BRIEF
Repeat the whole listing exactly.

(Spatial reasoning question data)
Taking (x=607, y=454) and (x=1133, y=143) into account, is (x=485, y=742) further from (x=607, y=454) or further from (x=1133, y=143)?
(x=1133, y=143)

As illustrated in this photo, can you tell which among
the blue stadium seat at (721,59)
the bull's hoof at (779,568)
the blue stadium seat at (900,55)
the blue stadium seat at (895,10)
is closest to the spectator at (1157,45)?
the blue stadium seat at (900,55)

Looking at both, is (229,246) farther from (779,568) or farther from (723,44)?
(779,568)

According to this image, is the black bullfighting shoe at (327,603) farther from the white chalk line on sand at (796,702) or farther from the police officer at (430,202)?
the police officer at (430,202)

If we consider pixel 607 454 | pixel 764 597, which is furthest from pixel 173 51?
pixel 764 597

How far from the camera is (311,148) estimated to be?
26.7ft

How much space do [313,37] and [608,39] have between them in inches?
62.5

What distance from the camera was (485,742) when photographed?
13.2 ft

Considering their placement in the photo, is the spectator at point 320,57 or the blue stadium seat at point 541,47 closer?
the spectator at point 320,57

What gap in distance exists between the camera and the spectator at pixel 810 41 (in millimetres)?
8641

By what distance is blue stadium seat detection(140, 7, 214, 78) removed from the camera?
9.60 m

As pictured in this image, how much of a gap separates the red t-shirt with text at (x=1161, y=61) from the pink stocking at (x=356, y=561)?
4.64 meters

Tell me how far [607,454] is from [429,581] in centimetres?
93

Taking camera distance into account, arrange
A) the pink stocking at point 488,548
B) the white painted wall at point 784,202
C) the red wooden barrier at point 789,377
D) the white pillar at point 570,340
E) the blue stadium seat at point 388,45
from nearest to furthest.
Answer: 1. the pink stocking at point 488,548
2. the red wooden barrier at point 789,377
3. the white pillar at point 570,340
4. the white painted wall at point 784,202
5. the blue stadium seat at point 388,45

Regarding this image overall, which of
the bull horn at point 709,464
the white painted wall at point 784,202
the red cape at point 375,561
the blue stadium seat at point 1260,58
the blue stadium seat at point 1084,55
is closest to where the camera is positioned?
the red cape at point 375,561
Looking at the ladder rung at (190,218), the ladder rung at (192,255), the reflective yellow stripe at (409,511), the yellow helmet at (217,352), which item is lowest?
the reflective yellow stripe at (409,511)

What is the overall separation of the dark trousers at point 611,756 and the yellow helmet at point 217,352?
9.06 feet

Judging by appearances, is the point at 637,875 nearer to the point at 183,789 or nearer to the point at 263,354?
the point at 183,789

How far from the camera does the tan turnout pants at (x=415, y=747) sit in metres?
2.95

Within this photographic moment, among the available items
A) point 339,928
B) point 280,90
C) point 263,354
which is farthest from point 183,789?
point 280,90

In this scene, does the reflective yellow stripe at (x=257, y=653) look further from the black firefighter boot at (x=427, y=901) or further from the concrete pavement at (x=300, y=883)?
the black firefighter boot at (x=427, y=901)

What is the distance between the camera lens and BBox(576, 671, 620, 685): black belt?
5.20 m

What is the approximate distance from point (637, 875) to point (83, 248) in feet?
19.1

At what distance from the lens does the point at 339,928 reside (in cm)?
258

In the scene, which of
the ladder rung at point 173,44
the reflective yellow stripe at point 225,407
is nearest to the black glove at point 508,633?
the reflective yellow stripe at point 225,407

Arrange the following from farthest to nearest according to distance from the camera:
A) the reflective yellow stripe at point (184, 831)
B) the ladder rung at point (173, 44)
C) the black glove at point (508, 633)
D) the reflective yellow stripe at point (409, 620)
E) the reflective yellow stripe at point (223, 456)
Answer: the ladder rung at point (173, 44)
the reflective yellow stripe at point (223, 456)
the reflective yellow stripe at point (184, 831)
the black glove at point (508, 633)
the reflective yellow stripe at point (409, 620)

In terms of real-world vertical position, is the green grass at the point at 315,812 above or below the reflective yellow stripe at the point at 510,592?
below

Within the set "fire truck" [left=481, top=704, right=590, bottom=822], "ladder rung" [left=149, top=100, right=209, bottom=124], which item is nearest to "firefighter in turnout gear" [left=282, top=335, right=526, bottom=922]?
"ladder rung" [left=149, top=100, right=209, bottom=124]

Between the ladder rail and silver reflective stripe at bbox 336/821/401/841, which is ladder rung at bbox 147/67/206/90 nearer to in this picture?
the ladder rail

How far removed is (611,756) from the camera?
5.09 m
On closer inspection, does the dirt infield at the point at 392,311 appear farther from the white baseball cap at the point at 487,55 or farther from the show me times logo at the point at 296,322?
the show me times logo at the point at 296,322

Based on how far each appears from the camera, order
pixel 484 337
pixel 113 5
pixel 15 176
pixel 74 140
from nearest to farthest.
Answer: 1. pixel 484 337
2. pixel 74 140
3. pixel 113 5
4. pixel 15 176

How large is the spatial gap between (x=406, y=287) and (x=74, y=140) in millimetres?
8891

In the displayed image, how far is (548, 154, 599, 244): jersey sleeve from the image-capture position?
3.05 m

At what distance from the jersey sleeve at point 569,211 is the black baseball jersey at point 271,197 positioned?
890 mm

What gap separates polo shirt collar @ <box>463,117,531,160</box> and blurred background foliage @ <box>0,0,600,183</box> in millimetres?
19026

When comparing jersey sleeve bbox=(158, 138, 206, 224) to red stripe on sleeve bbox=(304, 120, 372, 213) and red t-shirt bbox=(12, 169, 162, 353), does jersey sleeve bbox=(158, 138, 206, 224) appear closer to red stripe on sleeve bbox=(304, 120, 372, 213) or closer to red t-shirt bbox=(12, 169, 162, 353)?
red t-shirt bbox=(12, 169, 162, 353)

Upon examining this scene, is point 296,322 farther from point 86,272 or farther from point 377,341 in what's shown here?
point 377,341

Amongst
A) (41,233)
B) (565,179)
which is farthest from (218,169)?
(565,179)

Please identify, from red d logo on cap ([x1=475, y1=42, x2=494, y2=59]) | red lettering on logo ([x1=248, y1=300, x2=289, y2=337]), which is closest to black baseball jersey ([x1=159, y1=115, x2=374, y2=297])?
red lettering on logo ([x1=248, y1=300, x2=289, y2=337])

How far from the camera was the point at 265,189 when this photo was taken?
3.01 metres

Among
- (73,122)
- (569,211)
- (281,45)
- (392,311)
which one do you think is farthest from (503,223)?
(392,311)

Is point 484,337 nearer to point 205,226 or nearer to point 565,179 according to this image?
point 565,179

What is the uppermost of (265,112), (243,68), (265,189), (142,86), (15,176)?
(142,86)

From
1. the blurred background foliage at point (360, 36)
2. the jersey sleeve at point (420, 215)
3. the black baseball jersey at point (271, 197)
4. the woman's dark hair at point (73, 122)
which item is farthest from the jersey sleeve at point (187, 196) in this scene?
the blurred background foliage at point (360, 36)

CORRECT ANSWER
Taking (x=607, y=454) and (x=1133, y=143) into account, is (x=485, y=742) further from (x=607, y=454) or further from (x=1133, y=143)?
(x=1133, y=143)

As illustrated in this photo, can you tell which among
the blue stadium seat at (721,59)
the bull's hoof at (779,568)
the blue stadium seat at (900,55)
the blue stadium seat at (895,10)
is closest to the spectator at (1157,45)?
the blue stadium seat at (900,55)

Looking at both, is (229,246) farther from (779,568) or farther from (723,44)?
(779,568)

According to this image, is the black bullfighting shoe at (327,603) farther from the white chalk line on sand at (796,702) or farther from the police officer at (430,202)?
the police officer at (430,202)

If we consider pixel 607 454 | pixel 764 597, which is furthest from pixel 173 51?
pixel 764 597

How far from the camera is (311,148) estimated to be?
26.7ft

How much space do [313,37] and [608,39] have between them in inches?
62.5

What distance from the camera was (485,742) when photographed?
13.2 ft

Considering their placement in the photo, is the spectator at point 320,57 or the blue stadium seat at point 541,47 closer?
the spectator at point 320,57

What gap in distance exists between the camera and the spectator at pixel 810 41 (in millimetres)?
8641

By what distance is blue stadium seat detection(140, 7, 214, 78) removed from the camera?
9.60 m

As pictured in this image, how much of a gap separates the red t-shirt with text at (x=1161, y=61) from the pink stocking at (x=356, y=561)?
4.64 meters

Tell me how far [607,454] is from [429,581] in centimetres?
93

Taking camera distance into account, arrange
A) the pink stocking at point 488,548
B) the white painted wall at point 784,202
C) the red wooden barrier at point 789,377
D) the white pillar at point 570,340
E) the blue stadium seat at point 388,45
from nearest to furthest.
Answer: 1. the pink stocking at point 488,548
2. the red wooden barrier at point 789,377
3. the white pillar at point 570,340
4. the white painted wall at point 784,202
5. the blue stadium seat at point 388,45

Regarding this image overall, which of
the bull horn at point 709,464
the white painted wall at point 784,202
the red cape at point 375,561
the blue stadium seat at point 1260,58
the blue stadium seat at point 1084,55
is closest to where the camera is positioned?
the red cape at point 375,561
Looking at the ladder rung at (190,218), the ladder rung at (192,255), the reflective yellow stripe at (409,511), the yellow helmet at (217,352), which item is lowest?
the reflective yellow stripe at (409,511)

What is the overall separation of the dark trousers at point 611,756 and the yellow helmet at point 217,352?
9.06 feet

Judging by appearances, is the point at 637,875 nearer to the point at 183,789 or nearer to the point at 263,354?
the point at 183,789

How far from the camera does the tan turnout pants at (x=415, y=747) sit in metres?
2.95

Within this photographic moment, among the available items
A) point 339,928
B) point 280,90
C) point 263,354
which is farthest from point 183,789?
point 280,90

In this scene, does the reflective yellow stripe at (x=257, y=653) look further from the black firefighter boot at (x=427, y=901) or further from the concrete pavement at (x=300, y=883)?
the black firefighter boot at (x=427, y=901)

What is the distance between the camera lens and BBox(576, 671, 620, 685): black belt?
5.20 m

What is the approximate distance from point (637, 875) to point (83, 248) in feet?
19.1

At what distance from the lens does the point at 339,928 reside (in cm)?
258

In the scene, which of
the ladder rung at point 173,44
the reflective yellow stripe at point 225,407
is nearest to the black glove at point 508,633?
the reflective yellow stripe at point 225,407

Arrange the following from farthest to nearest according to distance from the camera:
A) the reflective yellow stripe at point (184, 831)
B) the ladder rung at point (173, 44)
C) the black glove at point (508, 633)
D) the reflective yellow stripe at point (409, 620)
E) the reflective yellow stripe at point (223, 456)
Answer: the ladder rung at point (173, 44)
the reflective yellow stripe at point (223, 456)
the reflective yellow stripe at point (184, 831)
the black glove at point (508, 633)
the reflective yellow stripe at point (409, 620)

In terms of real-world vertical position, is the green grass at the point at 315,812 above or below the reflective yellow stripe at the point at 510,592?
below

Within the set "fire truck" [left=481, top=704, right=590, bottom=822], "ladder rung" [left=149, top=100, right=209, bottom=124], which item is nearest to "firefighter in turnout gear" [left=282, top=335, right=526, bottom=922]?
"ladder rung" [left=149, top=100, right=209, bottom=124]

Between the ladder rail and silver reflective stripe at bbox 336/821/401/841, which is ladder rung at bbox 147/67/206/90 nearer to in this picture?
the ladder rail

How far removed is (611,756) from the camera?
5.09 m
On closer inspection, does the dirt infield at the point at 392,311 appear farther from the white baseball cap at the point at 487,55 or farther from the show me times logo at the point at 296,322?
the show me times logo at the point at 296,322

Based on how far each appears from the camera, order
pixel 484 337
pixel 113 5
pixel 15 176
pixel 74 140
from nearest to farthest.
Answer: 1. pixel 484 337
2. pixel 74 140
3. pixel 113 5
4. pixel 15 176

How large is the spatial gap between (x=406, y=287) and (x=74, y=140) in millimetres?
8891

In the displayed image, how far is (548, 154, 599, 244): jersey sleeve from the image-capture position?
3.05 m

At what distance from the jersey sleeve at point 569,211 is the black baseball jersey at point 271,197 positioned?
890 mm

What gap separates polo shirt collar @ <box>463,117,531,160</box> and blurred background foliage @ <box>0,0,600,183</box> in millimetres?
19026

When comparing jersey sleeve bbox=(158, 138, 206, 224) to red stripe on sleeve bbox=(304, 120, 372, 213) and red t-shirt bbox=(12, 169, 162, 353), does jersey sleeve bbox=(158, 138, 206, 224) appear closer to red stripe on sleeve bbox=(304, 120, 372, 213) or closer to red t-shirt bbox=(12, 169, 162, 353)?
red t-shirt bbox=(12, 169, 162, 353)

Upon examining this scene, is point 296,322 farther from point 86,272 or farther from point 377,341 in what's shown here?
point 377,341

Amongst
A) (41,233)
B) (565,179)
which is farthest from (218,169)?
(565,179)

Please identify, from red d logo on cap ([x1=475, y1=42, x2=494, y2=59]) | red lettering on logo ([x1=248, y1=300, x2=289, y2=337]), which is closest to black baseball jersey ([x1=159, y1=115, x2=374, y2=297])?
red lettering on logo ([x1=248, y1=300, x2=289, y2=337])

How far from the camera was the point at 265,189 when this photo was taken?
3.01 metres

Among
- (73,122)
- (569,211)
- (281,45)
- (392,311)
which one do you think is farthest from (503,223)?
(392,311)

Is point 484,337 nearer to point 205,226 or nearer to point 565,179 according to this image?
point 565,179

What is the uppermost of (265,112), (243,68), (265,189), (142,86), (15,176)?
(142,86)

From
1. the blurred background foliage at point (360, 36)
2. the jersey sleeve at point (420, 215)
3. the black baseball jersey at point (271, 197)
4. the woman's dark hair at point (73, 122)
which item is farthest from the jersey sleeve at point (187, 196) in this scene?
the blurred background foliage at point (360, 36)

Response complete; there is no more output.